### CHALLENGE
Swap each "camera" in the records below for "viewer", leaving everything else unchanged.

Extracted records:
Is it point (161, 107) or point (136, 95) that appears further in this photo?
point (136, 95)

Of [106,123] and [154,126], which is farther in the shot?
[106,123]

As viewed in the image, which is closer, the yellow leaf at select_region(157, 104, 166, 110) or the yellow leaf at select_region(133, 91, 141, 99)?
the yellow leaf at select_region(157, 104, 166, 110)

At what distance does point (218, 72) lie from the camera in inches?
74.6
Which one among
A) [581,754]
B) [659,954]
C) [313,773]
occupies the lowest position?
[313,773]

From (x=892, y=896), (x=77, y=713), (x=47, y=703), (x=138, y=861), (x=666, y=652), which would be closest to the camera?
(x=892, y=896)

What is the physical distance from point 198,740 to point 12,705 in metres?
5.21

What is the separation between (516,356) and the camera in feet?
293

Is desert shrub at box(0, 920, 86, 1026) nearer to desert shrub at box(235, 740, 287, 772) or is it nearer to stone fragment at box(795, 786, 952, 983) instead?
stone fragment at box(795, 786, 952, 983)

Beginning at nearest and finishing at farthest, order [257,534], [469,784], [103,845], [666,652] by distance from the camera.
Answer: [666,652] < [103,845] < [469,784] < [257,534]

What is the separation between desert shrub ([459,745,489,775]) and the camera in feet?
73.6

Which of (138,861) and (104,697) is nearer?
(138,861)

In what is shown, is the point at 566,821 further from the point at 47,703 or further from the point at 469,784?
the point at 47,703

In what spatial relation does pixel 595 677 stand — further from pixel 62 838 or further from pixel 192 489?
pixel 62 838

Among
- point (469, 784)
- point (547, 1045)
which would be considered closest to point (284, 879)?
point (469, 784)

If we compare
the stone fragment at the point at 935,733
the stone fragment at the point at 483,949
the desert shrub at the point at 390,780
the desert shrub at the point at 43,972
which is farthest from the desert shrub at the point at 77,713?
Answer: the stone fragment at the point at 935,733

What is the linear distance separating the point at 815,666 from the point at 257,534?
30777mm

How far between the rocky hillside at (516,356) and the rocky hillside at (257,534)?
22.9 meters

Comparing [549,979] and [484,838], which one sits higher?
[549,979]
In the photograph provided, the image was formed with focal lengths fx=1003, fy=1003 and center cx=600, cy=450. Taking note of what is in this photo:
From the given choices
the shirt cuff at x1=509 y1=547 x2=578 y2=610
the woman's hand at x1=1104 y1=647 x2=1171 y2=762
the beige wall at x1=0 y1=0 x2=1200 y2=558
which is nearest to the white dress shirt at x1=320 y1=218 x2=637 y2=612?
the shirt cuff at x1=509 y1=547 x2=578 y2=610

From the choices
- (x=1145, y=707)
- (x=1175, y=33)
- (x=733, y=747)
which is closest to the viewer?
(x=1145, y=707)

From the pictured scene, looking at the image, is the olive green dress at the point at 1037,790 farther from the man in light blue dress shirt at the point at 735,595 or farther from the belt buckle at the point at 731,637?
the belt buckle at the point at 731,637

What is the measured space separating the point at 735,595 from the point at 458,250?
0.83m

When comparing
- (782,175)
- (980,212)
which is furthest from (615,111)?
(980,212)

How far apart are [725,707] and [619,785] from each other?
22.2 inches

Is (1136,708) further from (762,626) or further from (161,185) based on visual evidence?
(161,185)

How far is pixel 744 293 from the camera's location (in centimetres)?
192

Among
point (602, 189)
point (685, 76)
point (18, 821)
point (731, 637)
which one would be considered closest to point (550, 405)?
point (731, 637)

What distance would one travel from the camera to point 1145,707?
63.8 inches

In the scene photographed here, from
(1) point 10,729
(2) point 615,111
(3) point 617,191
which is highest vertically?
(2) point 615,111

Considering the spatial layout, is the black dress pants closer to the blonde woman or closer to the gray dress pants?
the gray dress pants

### OUTPUT
Is it point (161, 107) or point (136, 95) that appears further in this photo?
point (136, 95)

Of [106,123] and [154,126], which is farther in the shot?
[106,123]

As viewed in the image, which is closer, the yellow leaf at select_region(157, 104, 166, 110) or the yellow leaf at select_region(133, 91, 141, 99)?
the yellow leaf at select_region(157, 104, 166, 110)

At what distance does point (218, 72) lie from the viewer in inches?
74.6
Which one among
A) [581,754]
B) [659,954]
C) [313,773]
occupies the lowest position?
[313,773]

From (x=892, y=896), (x=77, y=713), (x=47, y=703), (x=138, y=861), (x=666, y=652), which would be closest to the viewer?
(x=892, y=896)

What is the physical distance from point 198,740 to point 12,705 in metres?
5.21

What is the separation between (516,356) and the viewer in feet?
293

Is desert shrub at box(0, 920, 86, 1026) nearer to desert shrub at box(235, 740, 287, 772) or is it nearer to stone fragment at box(795, 786, 952, 983) instead?
stone fragment at box(795, 786, 952, 983)

Beginning at nearest and finishing at farthest, order [257,534], [469,784], [103,845], [666,652] by distance from the viewer.
Answer: [666,652] < [103,845] < [469,784] < [257,534]

What is the separation between desert shrub ([459,745,489,775]) and the viewer in feet?
73.6

Which of (138,861) and (104,697) is nearer?
(138,861)

In what is shown, is the point at 566,821 further from the point at 47,703 or further from the point at 469,784?
the point at 47,703

In what spatial relation does pixel 595 677 stand — further from pixel 62 838 or further from pixel 192 489?
pixel 62 838

Among
- point (469, 784)
- point (547, 1045)
which would be considered closest to point (284, 879)?
point (469, 784)

If we compare
the stone fragment at the point at 935,733
the stone fragment at the point at 483,949
the desert shrub at the point at 390,780
the desert shrub at the point at 43,972
which is farthest from the desert shrub at the point at 77,713?
Answer: the stone fragment at the point at 935,733

What is the linear distance separating the point at 815,666 from the point at 257,534?
30777mm

How far between the rocky hillside at (516,356) and the rocky hillside at (257,534)?
22.9 meters

Comparing [549,979] and [484,838], which one sits higher?
[549,979]
In the photograph provided, the image was formed with focal lengths fx=1003, fy=1003 and center cx=600, cy=450. Taking note of what is in this photo:
From the given choices
the shirt cuff at x1=509 y1=547 x2=578 y2=610
the woman's hand at x1=1104 y1=647 x2=1171 y2=762
the beige wall at x1=0 y1=0 x2=1200 y2=558
which is nearest to the white dress shirt at x1=320 y1=218 x2=637 y2=612?
the shirt cuff at x1=509 y1=547 x2=578 y2=610

From the choices
- (x=1145, y=707)
- (x=1175, y=33)
- (x=733, y=747)
which is closest to the viewer?
(x=1145, y=707)

From the pictured scene, looking at the image, is the olive green dress at the point at 1037,790 farther from the man in light blue dress shirt at the point at 735,595 or farther from the belt buckle at the point at 731,637?
the belt buckle at the point at 731,637

What is the measured space separating the point at 735,595 from the point at 458,250?
0.83m

When comparing
- (782,175)
- (980,212)
which is furthest from (615,111)?
(980,212)

How far apart are [725,707] and [619,785] from each other?
22.2 inches

Is (1136,708) further from (762,626) or further from (161,185) based on visual evidence?
(161,185)

How far is pixel 744 293 from the viewer's location (in centimetres)?
192

Among
point (602, 189)
point (685, 76)
point (18, 821)
point (731, 637)
which one would be considered closest to point (550, 405)?
point (731, 637)

What distance would one travel from the viewer to point 1145,707?
63.8 inches

In the scene photographed here, from
(1) point 10,729
(2) point 615,111
(3) point 617,191
which is highest vertically?
(2) point 615,111

Considering the spatial layout, is the black dress pants closer to the blonde woman or closer to the gray dress pants?
the gray dress pants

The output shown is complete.